Data excerpts:
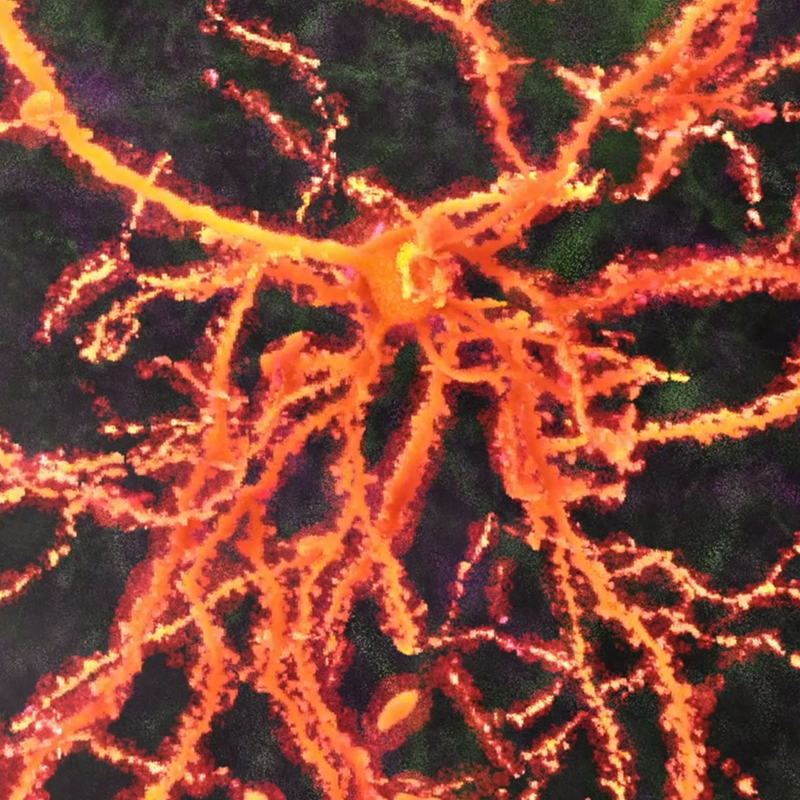 Neurons & Synapses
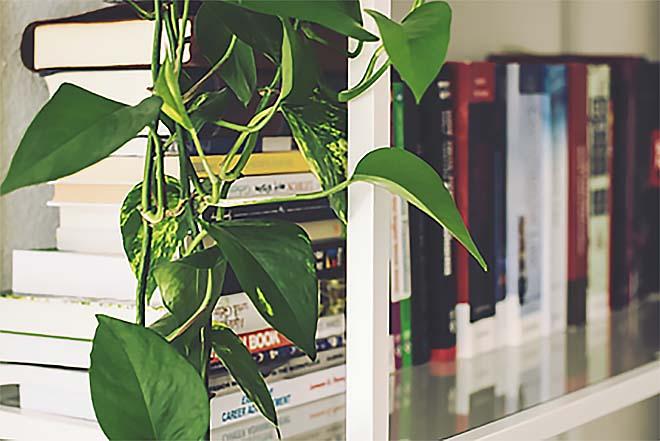 De 5 handigste opbergplekjes in een woonkamer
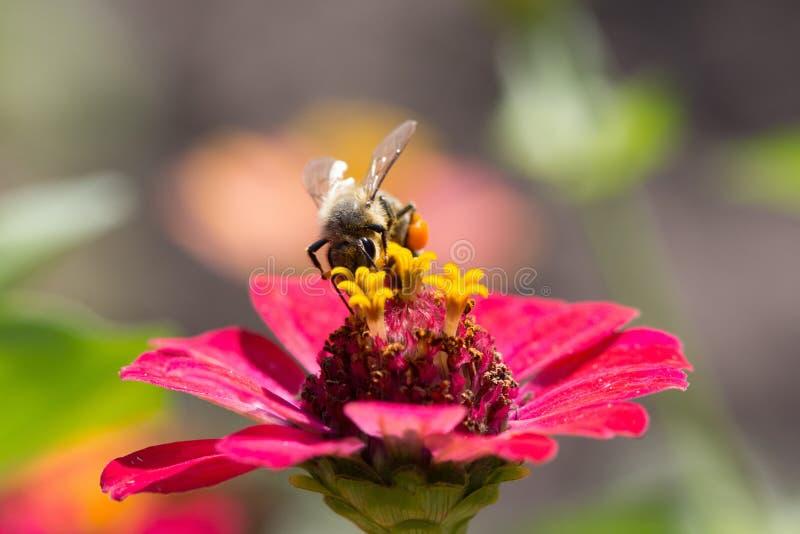 Abeja en flor imagen de archivo
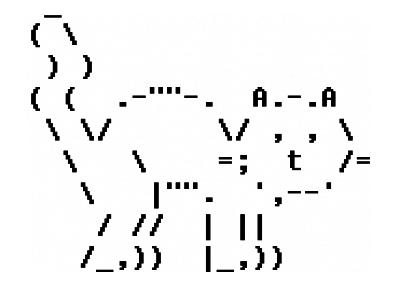 The ASCII table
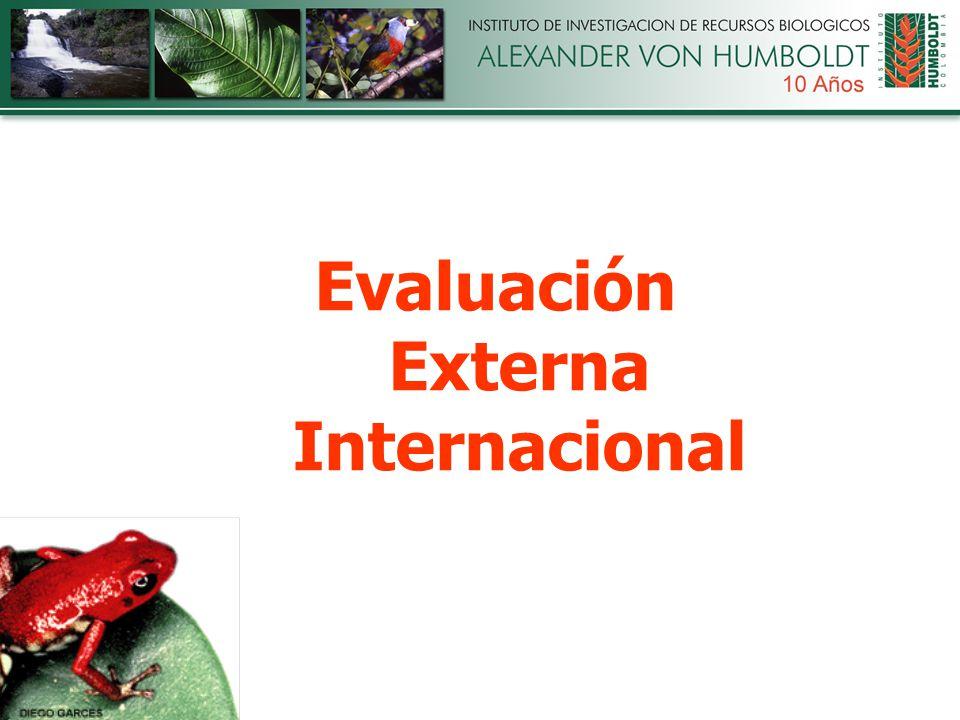 Evaluación Externa Internacional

Your goal: The listing above must be restated word for word. Its pictures are to be left out.

Solution for this problem:
 Neurons & Synapses
 De 5 handigste opbergplekjes in een woonkamer
 Abeja en flor imagen de archivo
 The ASCII table
 Evaluación Externa Internacional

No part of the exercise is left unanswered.